Aside from that, there are no other significant requirements or terms, yet there are a number of general guidelines claimants would be advised to remember.

For one, Citizens Advice recommend that applicants or recipients complain if the level of service they receive falls below an acceptable standard.

For example, if there are long delays in dealing with an application, if mistakes regarding payment are made, or if misleading or incomplete information is given, then the charity advises that claimants should consider complaining.

They can do this first by talking informally to the person they've been dealing with or their manager. If this doesn't resolve the issue, then they can take their complaint further by writing to the Tax Credit Office and/or HM Revenue & Customs (HMRC).

And if this still doesn't deal with the problem, claimants can take their issue to the Independent Case Examiner or the Adjudicator's Office.

Another option for those who are unhappy with the amount they're awarded by HMRC is to ask for a Mandatory Reconsideration.

This requires the Tax Credit Office to reconsider a decision on a new claim, or a decision to change a pre-existing claim, or a decision to not accept a request (from the claimant) to change a claim.

It has to be made within 30 days of a decision, but it means that a different decision maker (within the Credit Office) will look at the claimant's case again, and will usually produce a judgement within 14 days of receipt.

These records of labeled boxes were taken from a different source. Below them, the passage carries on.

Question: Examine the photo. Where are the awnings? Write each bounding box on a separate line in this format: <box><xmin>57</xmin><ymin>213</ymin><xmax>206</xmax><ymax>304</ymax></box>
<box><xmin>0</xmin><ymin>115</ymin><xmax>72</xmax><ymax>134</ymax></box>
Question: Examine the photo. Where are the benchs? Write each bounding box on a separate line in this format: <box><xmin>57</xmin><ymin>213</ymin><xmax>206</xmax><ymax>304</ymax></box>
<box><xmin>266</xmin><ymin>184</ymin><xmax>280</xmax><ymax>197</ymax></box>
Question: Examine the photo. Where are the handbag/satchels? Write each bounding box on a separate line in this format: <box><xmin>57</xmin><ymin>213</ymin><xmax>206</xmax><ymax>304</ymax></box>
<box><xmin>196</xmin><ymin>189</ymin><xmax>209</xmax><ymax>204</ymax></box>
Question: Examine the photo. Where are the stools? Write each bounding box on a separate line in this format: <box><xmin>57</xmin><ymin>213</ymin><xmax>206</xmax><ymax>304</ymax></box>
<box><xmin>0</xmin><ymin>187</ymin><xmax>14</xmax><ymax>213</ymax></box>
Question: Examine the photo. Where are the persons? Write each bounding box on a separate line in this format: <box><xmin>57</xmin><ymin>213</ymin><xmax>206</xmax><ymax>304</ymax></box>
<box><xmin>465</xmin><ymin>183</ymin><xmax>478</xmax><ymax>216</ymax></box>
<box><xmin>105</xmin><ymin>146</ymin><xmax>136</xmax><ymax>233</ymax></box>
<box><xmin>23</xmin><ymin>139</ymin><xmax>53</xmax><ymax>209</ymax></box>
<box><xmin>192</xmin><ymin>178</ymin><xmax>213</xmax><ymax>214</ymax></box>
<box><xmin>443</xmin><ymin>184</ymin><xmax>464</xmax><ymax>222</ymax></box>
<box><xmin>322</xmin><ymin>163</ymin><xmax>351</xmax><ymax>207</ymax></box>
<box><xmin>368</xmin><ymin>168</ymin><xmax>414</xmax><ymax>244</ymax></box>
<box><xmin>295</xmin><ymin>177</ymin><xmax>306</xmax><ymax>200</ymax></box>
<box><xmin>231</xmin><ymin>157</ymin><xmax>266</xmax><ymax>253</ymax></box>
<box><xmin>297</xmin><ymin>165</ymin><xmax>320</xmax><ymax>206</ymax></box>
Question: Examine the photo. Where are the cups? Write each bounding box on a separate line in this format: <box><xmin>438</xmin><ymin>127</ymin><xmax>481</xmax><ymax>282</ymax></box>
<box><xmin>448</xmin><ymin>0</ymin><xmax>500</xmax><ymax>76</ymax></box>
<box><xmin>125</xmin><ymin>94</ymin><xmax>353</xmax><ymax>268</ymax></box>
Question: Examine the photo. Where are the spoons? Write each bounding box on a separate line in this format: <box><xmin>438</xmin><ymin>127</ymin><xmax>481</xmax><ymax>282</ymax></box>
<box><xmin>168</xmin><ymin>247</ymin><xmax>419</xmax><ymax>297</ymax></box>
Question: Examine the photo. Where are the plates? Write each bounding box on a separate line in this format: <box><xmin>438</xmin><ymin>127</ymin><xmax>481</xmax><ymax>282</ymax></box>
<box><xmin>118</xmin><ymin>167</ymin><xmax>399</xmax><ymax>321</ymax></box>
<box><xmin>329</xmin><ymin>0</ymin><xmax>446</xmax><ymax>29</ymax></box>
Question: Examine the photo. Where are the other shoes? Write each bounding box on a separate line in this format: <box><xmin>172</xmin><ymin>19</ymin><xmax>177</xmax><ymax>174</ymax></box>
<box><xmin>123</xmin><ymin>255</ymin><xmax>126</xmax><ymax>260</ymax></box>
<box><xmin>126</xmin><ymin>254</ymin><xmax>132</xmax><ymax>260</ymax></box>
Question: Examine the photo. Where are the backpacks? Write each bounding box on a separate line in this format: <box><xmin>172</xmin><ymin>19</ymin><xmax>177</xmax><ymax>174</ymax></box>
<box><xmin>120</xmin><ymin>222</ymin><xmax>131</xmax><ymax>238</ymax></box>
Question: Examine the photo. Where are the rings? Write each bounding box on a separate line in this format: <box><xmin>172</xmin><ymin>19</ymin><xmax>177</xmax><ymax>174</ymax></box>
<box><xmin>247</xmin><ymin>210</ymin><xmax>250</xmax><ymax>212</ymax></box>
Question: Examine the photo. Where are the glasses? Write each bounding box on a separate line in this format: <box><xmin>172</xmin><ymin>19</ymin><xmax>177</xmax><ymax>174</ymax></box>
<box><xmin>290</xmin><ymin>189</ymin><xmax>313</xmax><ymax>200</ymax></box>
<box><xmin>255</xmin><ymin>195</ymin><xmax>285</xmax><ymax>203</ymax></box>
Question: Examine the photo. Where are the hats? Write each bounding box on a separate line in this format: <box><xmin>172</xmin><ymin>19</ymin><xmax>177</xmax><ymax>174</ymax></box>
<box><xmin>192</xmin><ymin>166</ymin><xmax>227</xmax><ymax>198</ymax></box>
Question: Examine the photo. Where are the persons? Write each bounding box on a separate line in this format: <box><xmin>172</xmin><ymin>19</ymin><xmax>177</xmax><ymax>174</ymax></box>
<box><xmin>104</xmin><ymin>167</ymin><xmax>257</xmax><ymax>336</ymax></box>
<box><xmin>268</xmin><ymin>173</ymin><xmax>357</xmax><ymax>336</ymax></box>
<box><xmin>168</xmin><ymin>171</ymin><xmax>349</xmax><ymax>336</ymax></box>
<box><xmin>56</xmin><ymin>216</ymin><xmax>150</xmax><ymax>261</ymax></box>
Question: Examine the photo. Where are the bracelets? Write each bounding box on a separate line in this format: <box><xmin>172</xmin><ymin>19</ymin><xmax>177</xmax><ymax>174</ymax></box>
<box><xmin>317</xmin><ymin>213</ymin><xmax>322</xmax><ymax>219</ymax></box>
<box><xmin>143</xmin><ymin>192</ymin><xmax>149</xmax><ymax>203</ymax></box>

That's no guarantee that they will produce a more favourable decision, of course, but it at least shows that, at a time when the Government are constantly looking for excuses not to spend money, people have at least some recourse for challenging their stinginess.

And beyond that, at a time when incomes and living expenses are so tight, it's simply reassuring to know that the rights of people to receive Tax Credits have some degree of protection, even if the Government's current freeze on them means they're being reduced in real terms.